A sensualidade é vivida pelos brasileiros com uma intensidade serena.
Por "oralidade" eu entendo a capacidade de expressar os próprios sentimentos, de falar. Aquela atitude que no Japão, na China, nos países nórdicos, da Inglaterra à Suécia, é substituída pela incomunicabilidade recíproca e, nos casos extremos, pela solidão desesperada.
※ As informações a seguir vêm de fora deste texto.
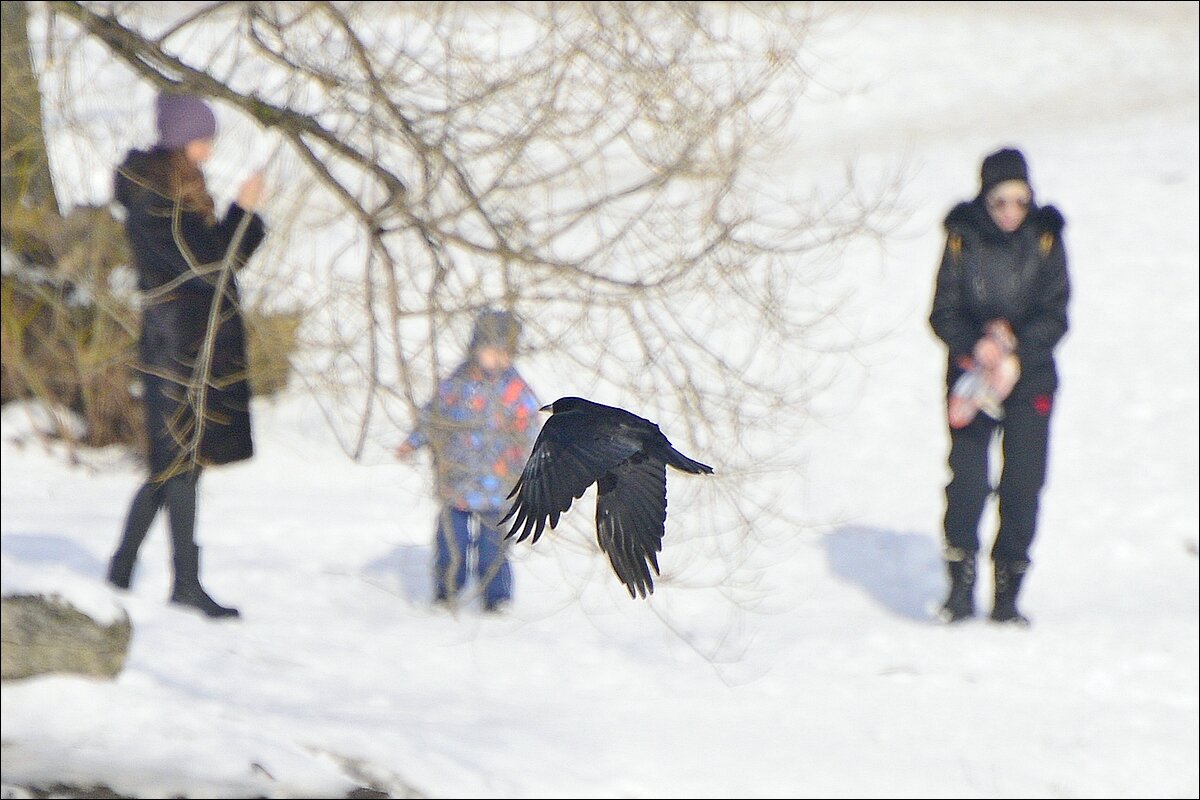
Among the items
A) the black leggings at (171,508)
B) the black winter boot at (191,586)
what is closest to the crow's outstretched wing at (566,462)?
the black leggings at (171,508)

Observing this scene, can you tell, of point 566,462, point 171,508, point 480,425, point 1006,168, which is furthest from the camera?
point 1006,168

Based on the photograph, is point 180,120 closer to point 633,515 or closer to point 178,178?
point 178,178

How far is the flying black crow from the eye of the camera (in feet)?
5.94

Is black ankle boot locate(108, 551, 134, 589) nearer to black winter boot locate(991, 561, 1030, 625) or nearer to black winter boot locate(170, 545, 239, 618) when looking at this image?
black winter boot locate(170, 545, 239, 618)

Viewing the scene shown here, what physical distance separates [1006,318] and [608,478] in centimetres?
418

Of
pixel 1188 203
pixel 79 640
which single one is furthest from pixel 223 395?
pixel 1188 203

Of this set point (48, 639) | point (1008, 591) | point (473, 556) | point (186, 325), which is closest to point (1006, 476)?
point (1008, 591)

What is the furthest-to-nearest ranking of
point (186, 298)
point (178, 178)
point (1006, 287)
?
1. point (1006, 287)
2. point (186, 298)
3. point (178, 178)

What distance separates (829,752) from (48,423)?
436cm

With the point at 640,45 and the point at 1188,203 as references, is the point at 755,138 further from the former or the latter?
the point at 1188,203

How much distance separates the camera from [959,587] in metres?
6.12

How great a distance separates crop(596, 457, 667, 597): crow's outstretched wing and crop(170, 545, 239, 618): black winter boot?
391cm

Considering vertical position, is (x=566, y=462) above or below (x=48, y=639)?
above

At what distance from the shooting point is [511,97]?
5.09 meters
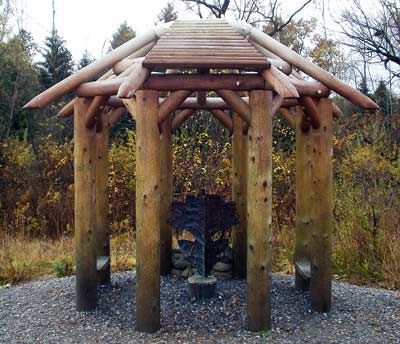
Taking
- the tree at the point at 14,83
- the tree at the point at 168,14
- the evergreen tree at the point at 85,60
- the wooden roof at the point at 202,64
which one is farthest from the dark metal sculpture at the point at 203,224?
the tree at the point at 168,14

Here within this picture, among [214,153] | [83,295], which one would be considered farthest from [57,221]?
[83,295]

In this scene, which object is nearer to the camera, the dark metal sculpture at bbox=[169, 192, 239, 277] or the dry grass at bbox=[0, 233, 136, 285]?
the dark metal sculpture at bbox=[169, 192, 239, 277]

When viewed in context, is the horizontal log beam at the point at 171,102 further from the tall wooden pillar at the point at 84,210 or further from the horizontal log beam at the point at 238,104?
the tall wooden pillar at the point at 84,210

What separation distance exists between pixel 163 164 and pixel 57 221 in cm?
509

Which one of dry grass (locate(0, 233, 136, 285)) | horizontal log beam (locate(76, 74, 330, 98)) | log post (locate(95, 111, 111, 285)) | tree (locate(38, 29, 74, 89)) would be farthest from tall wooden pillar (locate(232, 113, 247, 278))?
tree (locate(38, 29, 74, 89))

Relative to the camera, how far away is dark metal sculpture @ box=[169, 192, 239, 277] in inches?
229

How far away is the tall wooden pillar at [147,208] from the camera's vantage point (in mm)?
4672

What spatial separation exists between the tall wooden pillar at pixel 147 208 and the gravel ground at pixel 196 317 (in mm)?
239

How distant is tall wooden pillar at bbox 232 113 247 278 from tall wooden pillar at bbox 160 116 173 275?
0.83m

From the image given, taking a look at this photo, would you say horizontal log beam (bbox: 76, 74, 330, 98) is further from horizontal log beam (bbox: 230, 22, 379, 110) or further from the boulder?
the boulder

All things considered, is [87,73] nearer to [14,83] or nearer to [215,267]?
[215,267]

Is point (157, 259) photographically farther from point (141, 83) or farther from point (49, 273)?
point (49, 273)

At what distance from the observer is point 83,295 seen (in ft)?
18.1

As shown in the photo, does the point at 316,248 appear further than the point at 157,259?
Yes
Por "inclusividade'' entendo a disponibilidade de acolher todos os diversos, de fazer conviver pacificamente, sincreticamente, todas as raças da Terra e todos os deuses do céu.
Todas essas coisas se tornam leves graças a uma disponibilidade perene e uma alegria natural, expressa através do corpo, da musicalidade e da dança.
Oscar Niemeyer, que dedicou noventa e dois anos da sua vida à arquitetura, escreveu na parede do seu estúdio uma linda frase que, creio, diz assim: "Mais do que a arquitetura, contam os amigos, a vida e este mundo injusto que devemos resgatar'' É este o lugar: é no Brasil, neste país tão puro e tão contaminado, que eu gostaria de alimentar o meu ócio criativo.
Todos conhecemos a ética do trabalho. Qual é a ética do ócio?
Quando eu trabalho, meu comportamento é ético se evito resultados vantajosos para mim e prejudiciais para os outros.
Quando vivo o ócio, a filosofia é idêntica, ainda que se manifeste em categorias diferentes. Posso viver o ócio prevaricando, roubando, violentando, entediando ou explorando. Ou posso vivê-lo com vantagens para mim e para os outros, fazendo com que eu e os outros sejamos felizes, sem prejudicar ninguém. Neste caso, e só neste caso, atinjo a plenitude do conhecimento e da qualidade de vida.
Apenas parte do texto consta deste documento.